Étonné de cet excès de sensibilité, il fit avertir madame d’Olbiac, qui était arrivée le matin même, lui confia sa belle-sœur, et vint nous rejoindre. Après avoir été saigné, Gustave reprit connaissance ; c’était le moment que je redoutais : je dis au chirurgien d’éloigner les personnes qui remplissaient la chambre ; ensuite, prenant à part le major, je lui remis les dépêches dont Gustave était chargé, et le conjurai de les porter lui-même sans délai au commandant de la place.

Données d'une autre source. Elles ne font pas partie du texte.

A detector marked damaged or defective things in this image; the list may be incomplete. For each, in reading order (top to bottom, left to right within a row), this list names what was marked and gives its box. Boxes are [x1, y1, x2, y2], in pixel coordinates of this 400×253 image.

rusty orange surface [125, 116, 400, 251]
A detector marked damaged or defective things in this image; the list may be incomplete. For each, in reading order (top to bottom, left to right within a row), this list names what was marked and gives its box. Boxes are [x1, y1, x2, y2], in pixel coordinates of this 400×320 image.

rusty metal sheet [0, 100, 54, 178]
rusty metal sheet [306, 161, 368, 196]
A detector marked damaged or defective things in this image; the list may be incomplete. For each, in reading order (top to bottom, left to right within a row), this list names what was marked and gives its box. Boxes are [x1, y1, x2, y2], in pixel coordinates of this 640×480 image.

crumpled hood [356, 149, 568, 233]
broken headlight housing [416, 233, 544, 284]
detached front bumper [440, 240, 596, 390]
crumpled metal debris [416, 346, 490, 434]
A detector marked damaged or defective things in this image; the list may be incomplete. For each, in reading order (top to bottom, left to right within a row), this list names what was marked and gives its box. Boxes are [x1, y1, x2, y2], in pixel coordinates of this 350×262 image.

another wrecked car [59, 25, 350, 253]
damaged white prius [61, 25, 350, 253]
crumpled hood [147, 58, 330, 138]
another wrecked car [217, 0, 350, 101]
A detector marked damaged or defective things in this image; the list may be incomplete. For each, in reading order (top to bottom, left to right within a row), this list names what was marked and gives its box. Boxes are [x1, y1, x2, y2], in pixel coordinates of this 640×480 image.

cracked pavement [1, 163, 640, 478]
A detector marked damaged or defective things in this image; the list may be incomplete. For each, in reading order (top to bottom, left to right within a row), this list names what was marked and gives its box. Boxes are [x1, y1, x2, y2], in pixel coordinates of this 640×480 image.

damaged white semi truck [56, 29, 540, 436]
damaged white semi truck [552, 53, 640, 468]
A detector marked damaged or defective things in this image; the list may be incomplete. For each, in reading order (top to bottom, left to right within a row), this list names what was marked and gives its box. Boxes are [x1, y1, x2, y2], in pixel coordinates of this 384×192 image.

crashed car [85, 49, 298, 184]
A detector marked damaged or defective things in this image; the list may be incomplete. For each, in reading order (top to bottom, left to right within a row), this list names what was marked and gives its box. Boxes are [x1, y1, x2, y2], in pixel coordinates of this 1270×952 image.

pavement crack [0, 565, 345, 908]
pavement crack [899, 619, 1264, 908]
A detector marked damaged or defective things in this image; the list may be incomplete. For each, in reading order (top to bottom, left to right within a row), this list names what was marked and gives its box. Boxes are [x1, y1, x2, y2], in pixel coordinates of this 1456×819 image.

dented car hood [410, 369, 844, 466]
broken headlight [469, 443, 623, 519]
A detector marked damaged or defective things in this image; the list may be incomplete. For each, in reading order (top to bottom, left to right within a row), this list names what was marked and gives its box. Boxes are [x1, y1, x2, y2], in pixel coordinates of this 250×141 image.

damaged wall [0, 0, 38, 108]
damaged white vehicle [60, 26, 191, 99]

J’avais sans doute, en lui parlant, le visage très-altéré ; car il me fit apporter un verre d’eau-de-vie, et, me forçant à le prendre, il dit :

— Pauvre garçon ! il est pâle comme la mort.

Je voulais rester seul près de mon maître, et Bernard seconda mon dessein en faisant sentinelle dans l’antichambre pour écarter les importuns qui viendraient nous visiter ; car Germain était si occupé de son cheval tout estropié, qu’on ne pouvait l’arracher d’auprès de cette pauvre bête.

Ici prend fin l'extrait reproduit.